◆ Texte de l'exercice
Nous n'avons découvert chez M… aucune trace de conceptions délirantes, ni d'illusions des sens, ni d'hallucinations; il n'a pas non plus cédé à un de ces entraînements instantanés, irrésistibles, tels qu'on en observe chez les épileptiques, chez les vertigineux, et aussi chez certains malades qui présentent des symptômes d'affections cérébrales à évolution périodique ou rémittente, puisque de son propre aveu, il pensait depuis plusieurs semaines à faire ce qu'il a fait.

M… n'étant ni un idiot, ni un imbécile, ni un épileptique, ni un vertigineux, ni un impulsif, ni un halluciné, ni un alcoolisé, qu'est-il donc?

C'est un paresseux d'une intelligence limitée, ombrageux, aimant, comme disent les témoins, à s'amuser, avide d'argent, et dépensier quand il s'agissait de se procurer un plaisir, travaillant à son heure, mécontent d'un gain qui lui semblait au-dessous de sa peine, et préférant épuiser son capital en vendant les biens de sa femme. Il avait contracté des habitudes de cabaret auxquelles il lui aurait été incommode de renoncer, et il voyait avec chagrin son avoir diminuer, en même temps que s'augmentait sa responsabilité de père de famille. Si sa femme le laissait libre de disposer de ce qu'elle possédait, et si elle se résignait, non sans querelles, à son inconduite, elle se bornait à soigner son enfant, et ne travaillait pas assez pour remplir le vide que faisait l'oisiveté de son mari. Elle devenait ainsi pour M… une charge, et non une source de produits; un enfant était déjà onéreux, et un second enfant n'allait pas tarder à naître.

◆ Matériel fourni

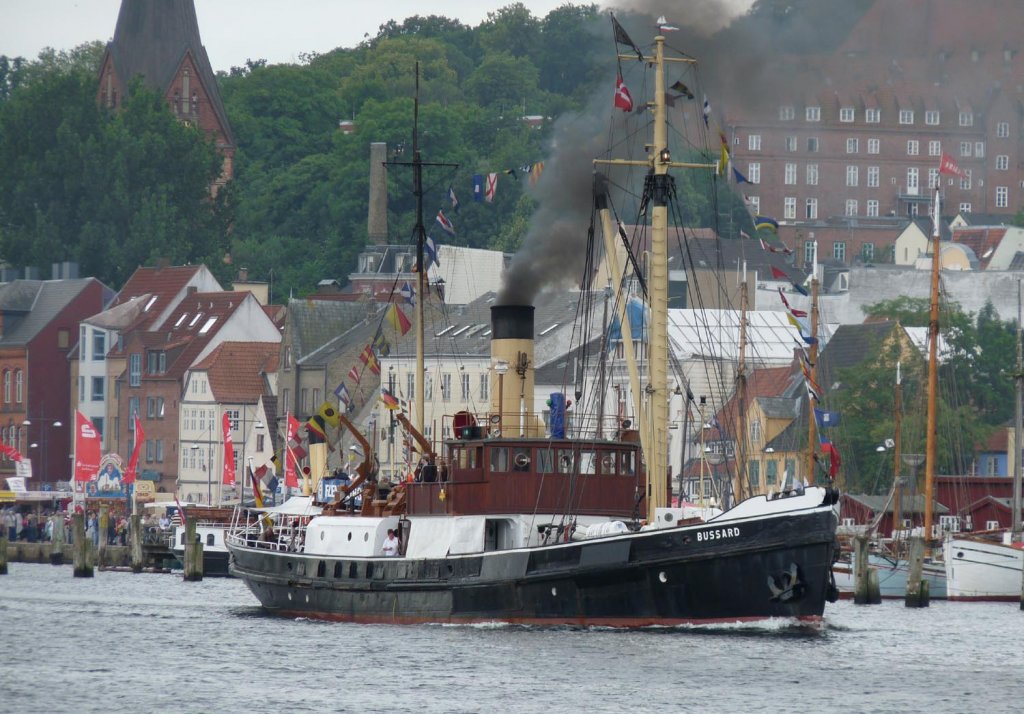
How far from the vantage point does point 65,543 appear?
11456 centimetres

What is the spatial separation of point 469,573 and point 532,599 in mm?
2067

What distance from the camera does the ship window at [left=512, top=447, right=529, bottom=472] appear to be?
6293 centimetres

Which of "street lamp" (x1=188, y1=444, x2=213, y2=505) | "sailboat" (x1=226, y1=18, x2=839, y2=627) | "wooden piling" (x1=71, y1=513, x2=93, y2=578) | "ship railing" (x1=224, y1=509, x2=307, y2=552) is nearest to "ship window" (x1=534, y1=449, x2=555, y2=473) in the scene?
"sailboat" (x1=226, y1=18, x2=839, y2=627)

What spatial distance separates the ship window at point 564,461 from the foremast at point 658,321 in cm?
188

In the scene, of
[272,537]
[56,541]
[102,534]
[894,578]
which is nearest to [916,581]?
[894,578]

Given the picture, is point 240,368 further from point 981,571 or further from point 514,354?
point 514,354

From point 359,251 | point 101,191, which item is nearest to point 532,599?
point 101,191

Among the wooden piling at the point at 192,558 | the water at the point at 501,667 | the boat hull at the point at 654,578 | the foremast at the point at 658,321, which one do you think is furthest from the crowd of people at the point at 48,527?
the foremast at the point at 658,321

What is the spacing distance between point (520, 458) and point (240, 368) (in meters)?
84.3

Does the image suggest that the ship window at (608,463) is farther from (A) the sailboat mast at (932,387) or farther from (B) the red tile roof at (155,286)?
(B) the red tile roof at (155,286)

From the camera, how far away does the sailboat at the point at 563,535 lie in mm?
59438

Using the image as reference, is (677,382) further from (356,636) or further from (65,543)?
(356,636)

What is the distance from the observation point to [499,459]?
6303 cm

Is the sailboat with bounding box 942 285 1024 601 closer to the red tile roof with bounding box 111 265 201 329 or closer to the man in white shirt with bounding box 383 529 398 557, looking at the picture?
the man in white shirt with bounding box 383 529 398 557
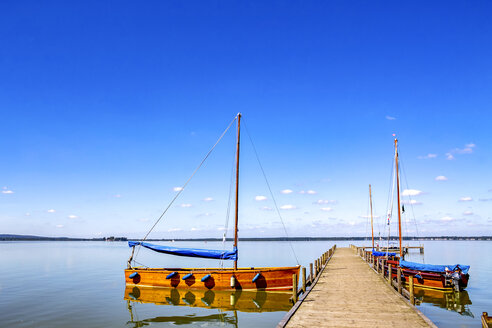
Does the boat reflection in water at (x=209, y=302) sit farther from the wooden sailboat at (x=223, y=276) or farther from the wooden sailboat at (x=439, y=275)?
the wooden sailboat at (x=439, y=275)

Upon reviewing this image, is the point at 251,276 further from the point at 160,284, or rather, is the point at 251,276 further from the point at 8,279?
the point at 8,279

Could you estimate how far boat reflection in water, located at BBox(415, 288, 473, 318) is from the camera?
2378 cm

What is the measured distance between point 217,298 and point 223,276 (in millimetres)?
1754

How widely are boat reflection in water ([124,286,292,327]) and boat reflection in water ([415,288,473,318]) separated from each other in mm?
10467

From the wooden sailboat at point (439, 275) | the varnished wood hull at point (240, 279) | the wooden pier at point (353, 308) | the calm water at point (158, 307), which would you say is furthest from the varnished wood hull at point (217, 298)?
the wooden sailboat at point (439, 275)

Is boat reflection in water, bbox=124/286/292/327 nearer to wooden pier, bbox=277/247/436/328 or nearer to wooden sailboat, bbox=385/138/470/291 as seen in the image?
wooden pier, bbox=277/247/436/328

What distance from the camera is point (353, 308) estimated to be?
50.5 feet

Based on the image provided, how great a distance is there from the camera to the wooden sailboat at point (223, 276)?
82.1ft

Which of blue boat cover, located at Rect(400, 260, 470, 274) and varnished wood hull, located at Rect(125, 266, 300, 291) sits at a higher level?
blue boat cover, located at Rect(400, 260, 470, 274)

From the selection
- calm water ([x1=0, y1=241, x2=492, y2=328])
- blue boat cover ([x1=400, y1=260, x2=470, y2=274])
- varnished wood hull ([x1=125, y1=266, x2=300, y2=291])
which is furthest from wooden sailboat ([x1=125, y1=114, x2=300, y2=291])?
blue boat cover ([x1=400, y1=260, x2=470, y2=274])

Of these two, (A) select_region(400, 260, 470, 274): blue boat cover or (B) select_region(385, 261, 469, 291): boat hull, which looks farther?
(A) select_region(400, 260, 470, 274): blue boat cover

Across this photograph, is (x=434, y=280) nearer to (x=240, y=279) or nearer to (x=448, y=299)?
(x=448, y=299)

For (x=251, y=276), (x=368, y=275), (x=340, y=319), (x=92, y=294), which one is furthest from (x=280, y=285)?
(x=92, y=294)

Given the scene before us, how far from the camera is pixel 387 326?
12531 mm
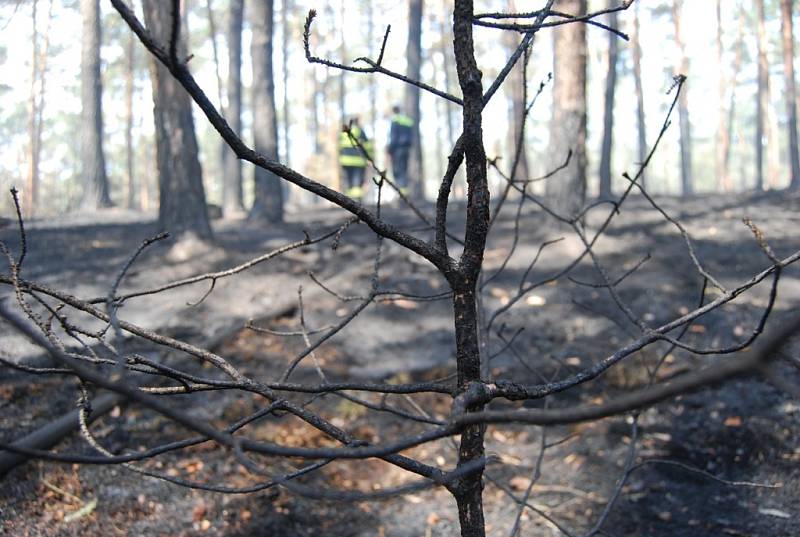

◆ Consignes
[a] Condensez sous forme de liste le paragraphe du texte qui commence par « C'est un paresseux », sans perdre ses faits principaux.
[b] D'après la phrase du texte qui commence par « M… n'étant ni », énumérez tout ce que M… n'est pas.
[c] Répondez à ces questions sur le texte :
(i) Depuis combien de temps M… pensait-il, de son propre aveu, à faire ce qu'il a fait ?
(ii) Quelles traces n'a-t-on découvertes chez M… ?
(iii) Quel événement familial était proche ?
Le matériel n'a aucun rôle ici.

◆ Réponses dans l'ordre
[a]
- M… est paresseux, d'intelligence limitée, ombrageux, aime s'amuser, est avide d'argent et dépensier pour ses plaisirs.
- Il travaillait à son heure, jugeait son gain inférieur à sa peine et préférait vendre les biens de sa femme.
- Il avait pris des habitudes de cabaret et voyait son avoir diminuer à mesure que croissait sa responsabilité de père.
- Sa femme le laissait disposer de ses biens et supportait son inconduite, non sans querelles, mais se bornait à soigner l'enfant et travaillait peu.
- Elle devenait ainsi pour lui une charge : un enfant coûtait déjà, et un second allait bientôt naître.

[b] Un idiot, un imbécile, un épileptique, un vertigineux, un impulsif, un halluciné, un alcoolisé.

[c]
(i) Depuis plusieurs semaines.
(ii) Aucune trace de conceptions délirantes, d'illusions des sens ni d'hallucinations.
(iii) La naissance d'un second enfant.